* Data shown

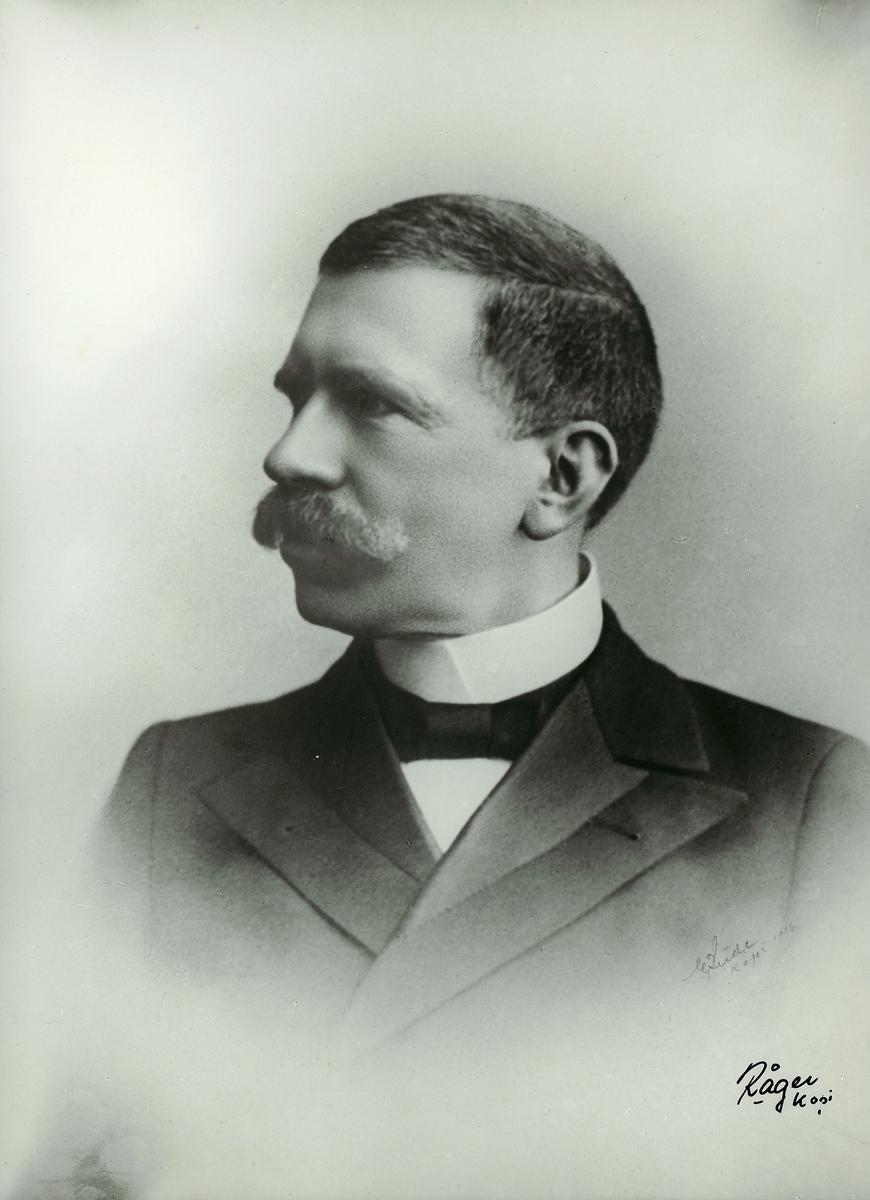 portrett, Hans J.L. Berrum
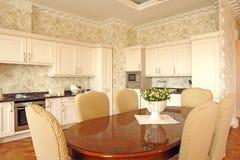 Interior de um quarto dinning imagem de stock
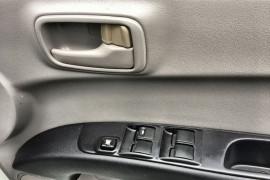 2013 MY14 Mitsubishi Triton MN MY14 GLX Dual cab Image 4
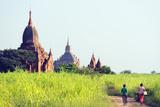 South East Asia, Myanmar, Bagan, Temples on Bagan Plain Papier Photo par Christian Kober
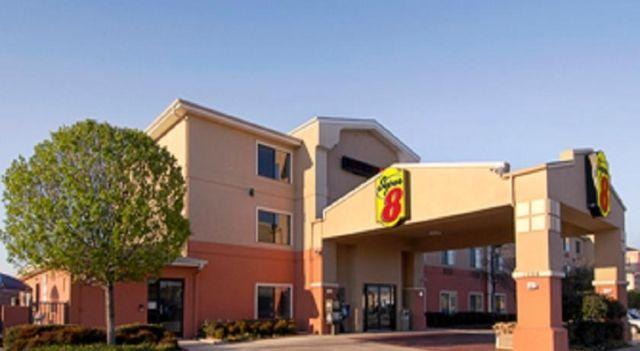 Super 8 Fort Worth North - 2 Star #Hotel - $55 - #Hotels #UnitedStatesofAmerica #FortWorth http://www.justigo.co.uk/hotels/united-states-of-america/fort-worth/super-8-fort-worth_101435.html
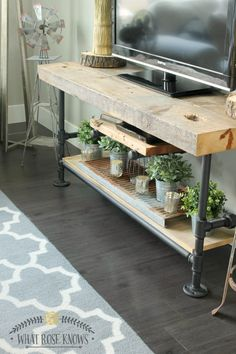 Reclaimed Wood and Black Pipe TV Stand … - Regal Selber Bauen Diy Interior, Diy Tv Stand, Diy Furniture Easy, Furniture, Home, Home Diy, Tv Stand Wood, Diy Tv, Home Decor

* Exercise aim
Set down again, word for word, every line from the one with "South East Asia, Myanmar, Bagan, Temples" to the one with "Super 8 Fort" in the entries above, and omit the pictures.

* Response to the exercise
 South East Asia, Myanmar, Bagan, Temples on Bagan Plain Papier Photo par Christian Kober
 Super 8 Fort Worth North - 2 Star #Hotel - $55 - #Hotels #UnitedStatesofAmerica #FortWorth http://www.justigo.co.uk/hotels/united-states-of-america/fort-worth/super-8-fort-worth_101435.html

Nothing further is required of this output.